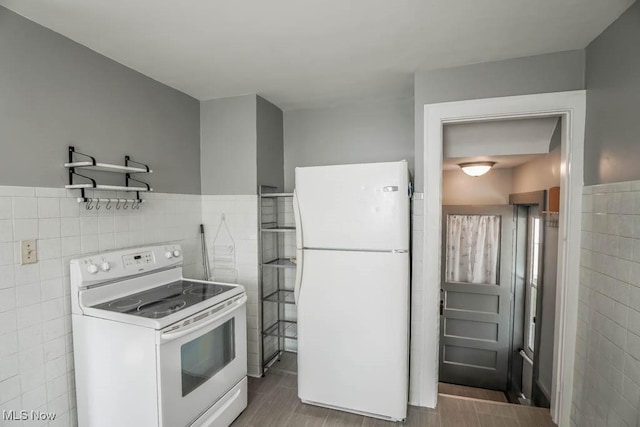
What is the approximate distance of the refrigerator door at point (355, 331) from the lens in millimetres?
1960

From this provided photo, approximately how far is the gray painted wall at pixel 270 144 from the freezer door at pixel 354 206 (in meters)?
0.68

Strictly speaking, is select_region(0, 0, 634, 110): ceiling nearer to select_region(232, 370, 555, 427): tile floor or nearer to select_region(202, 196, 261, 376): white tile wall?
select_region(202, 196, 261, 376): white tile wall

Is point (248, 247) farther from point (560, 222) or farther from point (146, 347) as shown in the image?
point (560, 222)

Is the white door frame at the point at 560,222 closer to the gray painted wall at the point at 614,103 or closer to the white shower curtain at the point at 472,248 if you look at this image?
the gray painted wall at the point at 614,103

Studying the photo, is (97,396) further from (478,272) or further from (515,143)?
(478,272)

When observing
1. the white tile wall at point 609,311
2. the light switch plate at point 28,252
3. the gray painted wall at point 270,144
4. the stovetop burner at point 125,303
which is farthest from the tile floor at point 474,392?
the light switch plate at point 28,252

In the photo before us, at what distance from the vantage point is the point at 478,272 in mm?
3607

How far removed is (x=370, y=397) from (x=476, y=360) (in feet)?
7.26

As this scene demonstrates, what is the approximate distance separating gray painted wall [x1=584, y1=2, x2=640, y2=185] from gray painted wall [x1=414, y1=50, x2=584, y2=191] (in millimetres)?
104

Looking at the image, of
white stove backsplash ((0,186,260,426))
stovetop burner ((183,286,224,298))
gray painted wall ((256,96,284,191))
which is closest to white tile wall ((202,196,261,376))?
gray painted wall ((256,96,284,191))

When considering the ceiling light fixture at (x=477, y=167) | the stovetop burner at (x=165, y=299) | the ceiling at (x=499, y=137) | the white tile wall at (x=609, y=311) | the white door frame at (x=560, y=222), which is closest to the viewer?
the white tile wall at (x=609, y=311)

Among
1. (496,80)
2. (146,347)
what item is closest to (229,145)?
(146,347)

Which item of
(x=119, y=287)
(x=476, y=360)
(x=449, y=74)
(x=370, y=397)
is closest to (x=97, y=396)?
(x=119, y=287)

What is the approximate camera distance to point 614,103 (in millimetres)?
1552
========================================================================
Count the lines in the entries above that contain the string "door", and reply with the number alone.

--- OUTPUT FOR THIS TASK ---
4